This study evaluated well-established ML algorithms for predicting the antioxidant activity of compounds based solely on their molecular structure represented by SMILES strings (Fig. 1). A dataset of 19,454 compounds with antioxidant activity data and corresponding SMILES information was collected from PubChem and literature searches. Following a rigorous data-cleaning process, a final set of 1,931 compounds (1,092 active, 839 inactive) was used to develop antioxidant activity prediction models. The ECFP-4 fingerprints, encoding the chemical environment of each molecule, were used as input features for the five ML algorithms (SVM, LR, XGB, RF, and DNN). A cross-validation scheme was implemented to identify the most suitable model for predicting antioxidant activity. The generalizability of the chosen model was further evaluated using external datasets of natural product compounds.

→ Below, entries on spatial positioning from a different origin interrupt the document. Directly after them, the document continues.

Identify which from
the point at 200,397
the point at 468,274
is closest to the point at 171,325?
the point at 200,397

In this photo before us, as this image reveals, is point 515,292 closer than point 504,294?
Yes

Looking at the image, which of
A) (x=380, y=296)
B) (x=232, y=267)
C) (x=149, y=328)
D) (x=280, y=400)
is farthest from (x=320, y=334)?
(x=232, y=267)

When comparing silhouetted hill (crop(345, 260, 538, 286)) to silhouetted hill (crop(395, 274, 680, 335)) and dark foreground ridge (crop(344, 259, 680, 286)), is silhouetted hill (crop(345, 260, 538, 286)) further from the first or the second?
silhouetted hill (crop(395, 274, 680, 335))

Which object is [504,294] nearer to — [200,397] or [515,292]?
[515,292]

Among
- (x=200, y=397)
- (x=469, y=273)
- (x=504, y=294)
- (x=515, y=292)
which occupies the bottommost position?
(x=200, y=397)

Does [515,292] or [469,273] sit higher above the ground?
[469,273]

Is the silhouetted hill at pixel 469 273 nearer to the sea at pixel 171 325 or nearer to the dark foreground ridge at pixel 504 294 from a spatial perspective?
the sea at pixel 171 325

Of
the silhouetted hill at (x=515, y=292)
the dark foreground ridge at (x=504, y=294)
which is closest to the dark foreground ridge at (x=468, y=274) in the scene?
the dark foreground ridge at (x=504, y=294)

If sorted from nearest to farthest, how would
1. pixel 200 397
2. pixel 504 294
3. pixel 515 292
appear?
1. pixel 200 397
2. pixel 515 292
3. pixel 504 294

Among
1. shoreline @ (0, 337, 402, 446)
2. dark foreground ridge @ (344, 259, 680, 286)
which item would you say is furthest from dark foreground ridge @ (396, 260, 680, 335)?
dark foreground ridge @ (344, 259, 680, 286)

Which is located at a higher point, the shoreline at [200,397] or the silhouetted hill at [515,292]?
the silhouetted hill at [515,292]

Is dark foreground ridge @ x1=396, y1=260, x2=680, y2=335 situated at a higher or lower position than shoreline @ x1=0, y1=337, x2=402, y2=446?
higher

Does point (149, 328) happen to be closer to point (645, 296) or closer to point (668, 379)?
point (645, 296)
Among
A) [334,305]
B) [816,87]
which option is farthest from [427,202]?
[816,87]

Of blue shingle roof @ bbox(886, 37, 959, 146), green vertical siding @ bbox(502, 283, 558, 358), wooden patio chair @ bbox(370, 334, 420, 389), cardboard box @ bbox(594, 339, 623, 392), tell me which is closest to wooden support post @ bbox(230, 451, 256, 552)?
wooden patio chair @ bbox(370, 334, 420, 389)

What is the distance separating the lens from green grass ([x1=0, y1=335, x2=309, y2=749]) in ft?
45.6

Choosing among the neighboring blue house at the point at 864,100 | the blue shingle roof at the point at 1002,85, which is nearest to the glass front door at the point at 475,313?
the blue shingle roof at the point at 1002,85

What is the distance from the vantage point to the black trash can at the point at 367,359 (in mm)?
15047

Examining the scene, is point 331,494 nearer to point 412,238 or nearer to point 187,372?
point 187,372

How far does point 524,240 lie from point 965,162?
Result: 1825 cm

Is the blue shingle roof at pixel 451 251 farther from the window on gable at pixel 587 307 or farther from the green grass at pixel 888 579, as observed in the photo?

To quantify the chemical diversity within the dataset and explore potential structural relationships associated with antioxidant activities, pairwise Tanimoto similarity coefficients [12] were calculated for all compounds. A compound-compound network, where nodes represented individual compounds, with edges connecting nodes that shared a Tanimoto coefficient exceeding a threshold of 0.7, was constructed to explore structurally similar compounds in the collected compounds (Fig. 2A). This network revealed that active and inactive compounds formed separate clusters, suggesting a positive correlation between structural similarity and antioxidant activity. However, an intriguing exception was observed within a cluster enriched with flavonoids structurally related to chrysin, a potent antioxidant flavone (Fig. 2B). While all compounds within this cluster shared a flavone backbone similar to the potent antioxidant chrysin, their antioxidant capacities diverged. This highlights the importance of the specific arrangement of functional groups within the flavone structure. Chrysin, with hydroxyl groups at the 5 and 7 positions of the A ring, exhibits strong antioxidant activity due to the well-documented radical scavenging properties of these groups [14]. The addition of hydroxyl group at the 3' position of the B ring (as in apigenin) or at both the 3' and 4' positions (as in luteolin) enhances antioxidative activity. However, the addition of a hydroxyl group at the 2' position of the B ring (as in 5,7,2'-trihydroxyflavone) does not result in antioxidative effects. Substitution of hydroxyl groups with methyl groups diminishes activity; for example, tectochrysin and acacetin (methylated at the 7 position of the A ring and 3' position of the B ring, respectively) and apigenin 7,4'-dimethyl ether (methylated at the 7 position of the A ring and 4' position of the B ring) both lose their antioxidative properties. These observations highlight that the hydroxyl groups at the 5 and 7 positions on the A ring, with an unblocked 3' hydroxyl group on the B ring, are crucial for the antioxidant activity of flavones. This data suggests that while overall structural features are informative in determining antioxidant activity, it is the precise arrangement of functional groups within the molecule that ultimately dictates its efficacy.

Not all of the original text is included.